The transfer line was rebuilt to the intended design with more rigorous QA/QC controls to ensure a higher liner standard and refractory installation.
Failure of secondary reformer due to top dish head rupture
After more than 41 years of trouble-free service, a fire jet with an explosion occurred due to loss of containment from a secondary reformer top dish head at Fauji Fertilizers. A crack in the pipe base metal allowed the premature entry of air into the flammable process gas environment ahead of the burner, where it ignited, causing failure of the refractory, exposing the metal surface to high temperatures of burning gas, resulting in a dish-head rupture. The dish head was restored by welding an insert patch, three-dimensionally formed from a carbon steel plate, using in-house resources and plant production was resumed in just 15 days.

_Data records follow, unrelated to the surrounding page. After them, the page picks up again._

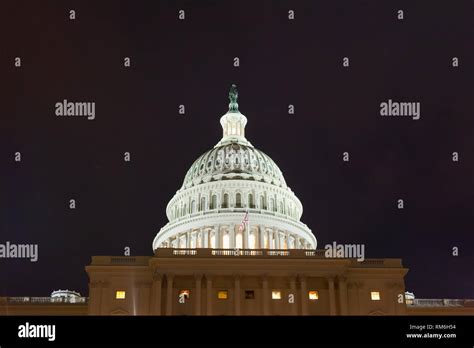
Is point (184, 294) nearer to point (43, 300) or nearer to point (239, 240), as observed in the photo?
point (43, 300)

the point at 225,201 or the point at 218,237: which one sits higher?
→ the point at 225,201

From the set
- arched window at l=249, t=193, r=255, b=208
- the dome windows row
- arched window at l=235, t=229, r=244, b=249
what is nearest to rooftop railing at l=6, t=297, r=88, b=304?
arched window at l=235, t=229, r=244, b=249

Secondary reformers’ failures are rare in the industry, and the risks associated with such failures are normally very high. The explosion at FFC resulted from a weld crack in the air inlet pipe of the burner. This crack formed a passage that let air into the reformer, ahead of the burner, where flammable process gas ignited, and this failed the refractory, thus exposing the metal surface to very high temperatures above the design values and eventually resulting in loss of containment. The failure’s root cause was weakness in the design, which the designer improved in later years at new plants. However, this improvement was not carried out on this ~41-year-old equipment due to a lack of communication and documentation sharing. Learning from the incident, a robust action plan was developed to address vulnerable areas and mitigate risks associated with ageing plants, including improved liaison with the process licensor and document sharing, RBI and PSM systems implementation and establishment of an Asset Reliability and Integrity department.
Mixed feed reheater manifold and piping failures
A significant failure occurred on the mixed feed reheater (B-901) 304H stainless steel outlet piping system at Nutrien number 3 ammonia plant in Point Lisas, Trinidad in July 2022. This paper explored the failure of the piping and presented an analysis of the causal factors. The effects of creep, sigma phase embrittlement and solidification cracking are examined, and the lessons learnt were highlighted.
During start-up operations a hissing sound was heard near the mixed feed reheater. Insulation was seen dislodged from the area where the hissing sound was being emitted, prompting an immediate plant shutdown. Further investigation revealed multiple cracks on the mixed feed reheater outlet manifold and associated outlet piping from B-901 to the B-701 primary reformer. Repairs and partial replacement were conducted on the failed sections to return the plant to production, with the intent of a complete replacement during the October 2022 turnaround.
Type 304H stainless steel is widely used in the industry and has shown good performance overall. However, it is recognised that 304H stainless steel is susceptible to sigma phase embrittlement after prolonged periods of high-temperature operation. Detailed review and selection of electrode specification is necessary to ensure the produced ferrite content is within the recommended electrode specification to avoid sigma phase embrittlement and solidification cracking. The presence of the sigma phase is directly related to reduced creep ductility, as was observed in the failures. Solidification cracking can be prevented during welding with adequate quality control.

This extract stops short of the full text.